O Papa falou ontem com jovens de vários países que beneficiam do programa de incentivo à integração através do desporto e do futebol e recordou que na bola, como na vida, se esquecemos a gratuidade perdemos o jogo.

Como devem saber tem havido um grande debate entre os bispos dos EUA sobre se o presidente Joe Biden deve poder comungar ou não, sendo um católico que defende aberta e ostensivamente o aborto. O nosso querido Randall Smith faz um paralelo neste artigo com os bispos americanos que teimavam em não condenar abertamente a escravatura. 

Wednesday, 12 May 2021

Especial pré-apocalíptico de liberdade religiosa

Há caos na Terra Santa, uma praga de dimensões pandémicas e o Sporting é campeão, por isso parece-me mais que evidente que o apocalipse está à porta.
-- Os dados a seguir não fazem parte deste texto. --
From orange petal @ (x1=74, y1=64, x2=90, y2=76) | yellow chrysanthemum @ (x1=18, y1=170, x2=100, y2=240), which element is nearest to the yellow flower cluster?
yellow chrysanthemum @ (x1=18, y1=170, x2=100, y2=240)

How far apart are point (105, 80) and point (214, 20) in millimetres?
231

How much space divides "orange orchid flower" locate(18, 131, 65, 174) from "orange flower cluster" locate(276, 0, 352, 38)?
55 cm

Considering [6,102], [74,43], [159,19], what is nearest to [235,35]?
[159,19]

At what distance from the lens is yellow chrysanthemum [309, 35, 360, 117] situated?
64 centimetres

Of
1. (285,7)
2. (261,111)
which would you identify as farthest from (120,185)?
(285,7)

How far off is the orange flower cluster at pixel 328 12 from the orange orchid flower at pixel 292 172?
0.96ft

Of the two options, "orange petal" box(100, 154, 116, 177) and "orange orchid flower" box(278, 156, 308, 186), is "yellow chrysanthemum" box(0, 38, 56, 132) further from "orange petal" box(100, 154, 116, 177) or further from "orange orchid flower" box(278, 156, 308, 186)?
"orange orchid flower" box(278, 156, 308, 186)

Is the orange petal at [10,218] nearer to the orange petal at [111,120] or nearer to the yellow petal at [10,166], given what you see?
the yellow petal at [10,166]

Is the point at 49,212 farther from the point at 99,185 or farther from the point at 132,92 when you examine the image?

Uma boa razão para mais um apanhado de Actualidade Religiosa…

Hoje prestamos especial atenção a questões de liberdade religiosa. Temos o caso do capelão de uma escola inglesa que foi denunciado a uma unidade de antiterrorismo por dizer aos seus alunos que podiam questionar a ideologia do género.

Temos ainda o caso da deputada e ex-ministra finlandesa que vai ser julgada por ter questionado o facto da sua igreja ter patrocinado uma marcha gay.

E na Suíça um tribunal deu razão a um médico que se queixou da suspensão do culto público, decretando que viola a liberdade religiosa dos cidadãos.

Liberdade Religiosa é coisa que escasseia na Índia e as ONG e especialistas esperam que a União Europeia pressione o primeiro-ministro Modi sobre o assunto.

Por falar em União Europeia, foi finalmente nomeado o novo enviado especial para a liberdade religiosa fora da UE. É um cipriota (na foto) e os bispos europeus já saudaram a escolha.

No programa Aura Miguel Convida da semana passada ficámos a conhecer Luís de Sousa Coutinho, um aristocrata que se apaixonou por Cristo e se tornou eremita, inspirado pelo (em breve) santo Charles Foucauld.

Por fim, temos dois novos artigos do The Catholic Thing no blog. No primeiro podem ler o testemunho comovente de uma mulher que foi levar a comunhão a um lar de idosos a pessoas que não comungavam há mais de um ano e no segundo ficam a conhecer H. H. Weiler, um académico judeu que tem uma teoria interessantíssima sobre o julgamento de Jesus.